Currently, ctDNA is used for the identification of PIK3CA mutations and more recently ESR1 mutations for clinical decision making. The use of liquid biopsy in the form of ctDNA, CTCs, and other types will have to be rigorously tested in order to show additional utility in treatment decision making and improving patient care. Together with tissue, these tests are likely to provide a complete molecular picture of the evolving tumor over time and enable real-time treatment adjustment for patients with metastatic breast cancer. (It should be noted that there is not yet data to support using liquid biopsy tests to detect a recurrence of ILC). This supports the continued investigation of CTC and ctDNA for patients diagnosed with metastatic breast cancer and monitoring to extend survival and eventually eradicate deaths from lobular breast cancer.
Andi Cani, PhD, is a research investigator in the breast cancer group of Dr. Daniel F. Hayes at the University of Michigan Rogel Cancer Center.

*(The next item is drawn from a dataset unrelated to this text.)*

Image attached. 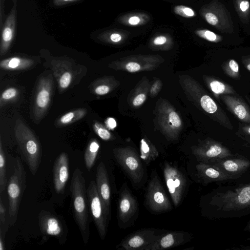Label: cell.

* Cells divide by mitosis and generally produce two genetically identical, or clonal daughter cells, although occasional DNA mutations may happen. Cells in a person’s body are usually clonal (as they arose from a single cell). In cancer, an initial normal cell has transformed by gaining one or more DNA errors/mutations/alterations. This makes it grow, divide, and proliferate at an increased rate. As this cell gives rise to other cells by copying DNA and passing on those initial mutations in successive generations, one cell, in addition to the original (truncal) mutations, will gain a new mutation. That cell and its progeny, not the rest of the cells, will carry that additional mutation together with the initial ones (forming a branch). The different clones or branches may be in cooperation or competition as the tumor evolves. The presence of many such branches makes curing cancer difficult. Treatments we use may be effective on one or more of such branches, but one or other branches may be resistant. They grow out and become dominant, leading to regrowth of cancer. That said, identification of variants within a population of cancer cells, particularly over time as the cells evolve, can inform the treatment of the disease.